Mercator for Continuous Data

C.E. Coombes, Zachary B. Abrams, Kevin R. Coombes

2024-04-28

Introduction

The Mercator package is intended to facilitate the exploratory analysis of data sets. It consists of two main parts, one devoted to tools for binary matrices, and the other focused on visualization. These visualization tools can be used with binary, continuous, categorical, or mixed data, since they only depend on a distance matrix. Each distance matrix can be visualized with multiple techniques, providing a consistent interface to thoroughly explore the data set. In thus vignette, we illustrate the visualization of a continuous data set.

The Mercator Class

First we load the package.

suppressMessages( suppressWarnings( library(Mercator) ) )

Now we load a “fake” set of synthertic continuous data that comes with the Mercator package.
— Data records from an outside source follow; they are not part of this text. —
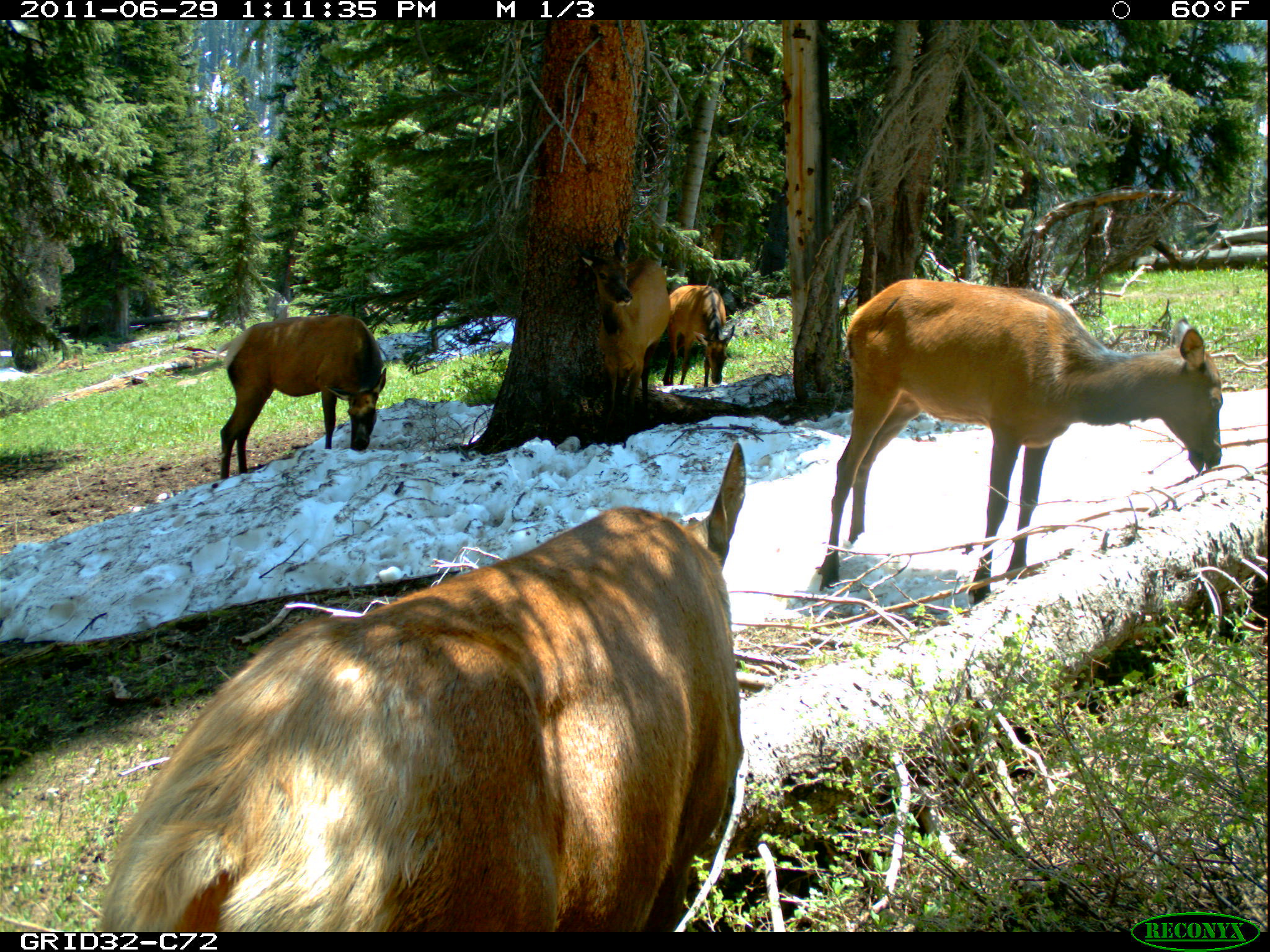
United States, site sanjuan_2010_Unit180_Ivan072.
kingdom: Animalia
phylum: Chordata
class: Mammalia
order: Artiodactyla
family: Cervidae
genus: Cervus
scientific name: Cervus elaphus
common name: red deer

We will use this data set to illustrate the visualization methods.

set.seed(36766)
data(fakedata)
ls()
## [1] "fakeclin" "fakedata"
dim(fakedata)
## [1] 776 300
dim(fakeclin)
## [1] 300   4

Visualization

The Mercator Package currently supports visualization of data with methods that include standard techniques (hierarchical clustering) and large-scale visualizations (multidimensional scaling (MDS),T-distributed Stochastic Neighbor Embedding (t-SNE), and iGraph.) In order to create a Mercator object, we must provide

We are going to start with hierarchical clustering, with an arbitrarily assigned number of 4 groups.

mercury <- Mercator(dist(t(fakedata)), "euclid", "hclust", 4)
summary(mercury)
## An object of the 'Mercator' class, using the ' euclid ' metric, of size
## [1] 300 300
## Contains these visualizations:  hclust

Hierarchical Clustering

Here is a “view” of the dendrogram produced by hierarchical clustering. Note that view is an argument to the plot function for Mercator objects. If omitted, the first view in the list is used.

plot(mercury, view = "hclust")

Hierarchical clustering.

The dendrogram suggests that there might actually be more than 4 subtypes in the data, but we’re going to wait until we see some other views of the data before doing anything about that.

t-Distributed Stochastic Neighbor Embedding

Mercator can use t-distributed Stochastic Neighbor Embedding (t-SNE) plots for visualizing large-scale, high-dimensional data in a 2-dimensional space.

mercury <- addVisualization(mercury, "tsne")
plot(mercury, view = "tsne", main="t-SNE; Euclidean Distance")

A t-SNE Plot.

The t-SNE plot also suggests more than four subtypes; perhaps as many as seven or eight.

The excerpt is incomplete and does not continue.